Estas reformas nas políticas de drogas não se estendem de forma significativa aos cidadãos dos países africanos. As taxas de licenciamento são desconhecidas ou inacessíveis para a maioria dos cidadãos dos países que permitiram a agricultura comercial, incluindo o Zimbabué, Uganda, Lesoto, Malawi, Eswatini e a República Democrática do Congo.
Os países que permitiram a produção licenciada ainda proíbem o uso tradicional de cannabis. Mesmo com o crescimento dos mercados de exportação, os cidadãos africanos enfrentam consequências criminais para a produção nacional.

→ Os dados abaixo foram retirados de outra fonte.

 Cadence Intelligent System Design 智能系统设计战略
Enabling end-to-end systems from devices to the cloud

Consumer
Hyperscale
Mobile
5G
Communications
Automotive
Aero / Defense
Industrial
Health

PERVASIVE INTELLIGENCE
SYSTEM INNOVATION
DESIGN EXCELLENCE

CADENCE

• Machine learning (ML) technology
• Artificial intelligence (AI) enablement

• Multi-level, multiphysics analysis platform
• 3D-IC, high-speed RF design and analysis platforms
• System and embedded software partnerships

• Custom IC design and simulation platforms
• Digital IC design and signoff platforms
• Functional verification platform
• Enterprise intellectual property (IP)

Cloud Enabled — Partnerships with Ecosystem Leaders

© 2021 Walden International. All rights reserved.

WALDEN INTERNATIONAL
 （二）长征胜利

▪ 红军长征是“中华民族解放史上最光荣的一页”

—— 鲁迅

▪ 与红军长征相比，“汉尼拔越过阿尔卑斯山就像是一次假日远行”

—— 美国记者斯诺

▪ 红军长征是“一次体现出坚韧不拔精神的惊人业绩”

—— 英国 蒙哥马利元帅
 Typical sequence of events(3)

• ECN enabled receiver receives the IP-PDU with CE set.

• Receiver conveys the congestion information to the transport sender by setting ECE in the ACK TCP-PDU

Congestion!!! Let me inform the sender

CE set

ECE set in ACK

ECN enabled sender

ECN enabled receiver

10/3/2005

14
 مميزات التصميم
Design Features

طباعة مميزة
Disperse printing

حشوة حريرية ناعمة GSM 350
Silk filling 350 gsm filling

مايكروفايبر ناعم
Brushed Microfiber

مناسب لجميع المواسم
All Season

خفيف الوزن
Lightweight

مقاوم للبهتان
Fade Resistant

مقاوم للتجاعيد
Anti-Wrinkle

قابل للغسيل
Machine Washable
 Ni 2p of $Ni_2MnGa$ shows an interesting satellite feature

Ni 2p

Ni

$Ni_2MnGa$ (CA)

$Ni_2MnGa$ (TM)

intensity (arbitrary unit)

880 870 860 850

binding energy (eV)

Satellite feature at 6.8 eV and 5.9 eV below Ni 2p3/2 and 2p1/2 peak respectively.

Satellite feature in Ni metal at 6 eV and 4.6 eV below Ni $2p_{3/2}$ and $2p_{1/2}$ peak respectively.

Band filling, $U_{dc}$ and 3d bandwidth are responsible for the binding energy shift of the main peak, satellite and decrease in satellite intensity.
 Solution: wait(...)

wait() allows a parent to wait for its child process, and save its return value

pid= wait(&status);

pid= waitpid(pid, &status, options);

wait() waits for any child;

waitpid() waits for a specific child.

As reformas das políticas relativas à cannabis em África beneficiaram principalmente investidores e consumidores em países ricos, e não africanos, um exemplo clássico de neocolonialismo . Além disso, as indústrias lucrativas na Europa e na América do Norte dependem de sementes colhidas em África , onde a diversidade genética da canábis é elevada graças às competências dos agricultores no melhoramento de plantas.
A cannabis é o centro de indústrias que geram bilhões de dólares anualmente. Cada vez mais, essa renda é legal. A história mostra que os países africanos têm vantagens competitivas no cultivo de cannabis. As reformas deverão permitir aos africanos usufruir destas vantagens .
Caminho a seguir
A nível mundial, muitas sociedades reconhecem que a criminalização da cannabis produziu problemas e não eliminou o consumo de drogas . Alguns países africanos estão a desenvolver reformas nas políticas relativas à cannabis que incluem a descriminalização e graus de legalização. As sociedades africanas (e não africanas) devem abordar questões complexas na avaliação das políticas sobre a cannabis .
Em qualquer caso, o passado africano da planta fornece informações sobre questões emergentes e de longo prazo nas interações da humanidade com a cannabis. É por isso que estudo a cannabis africana.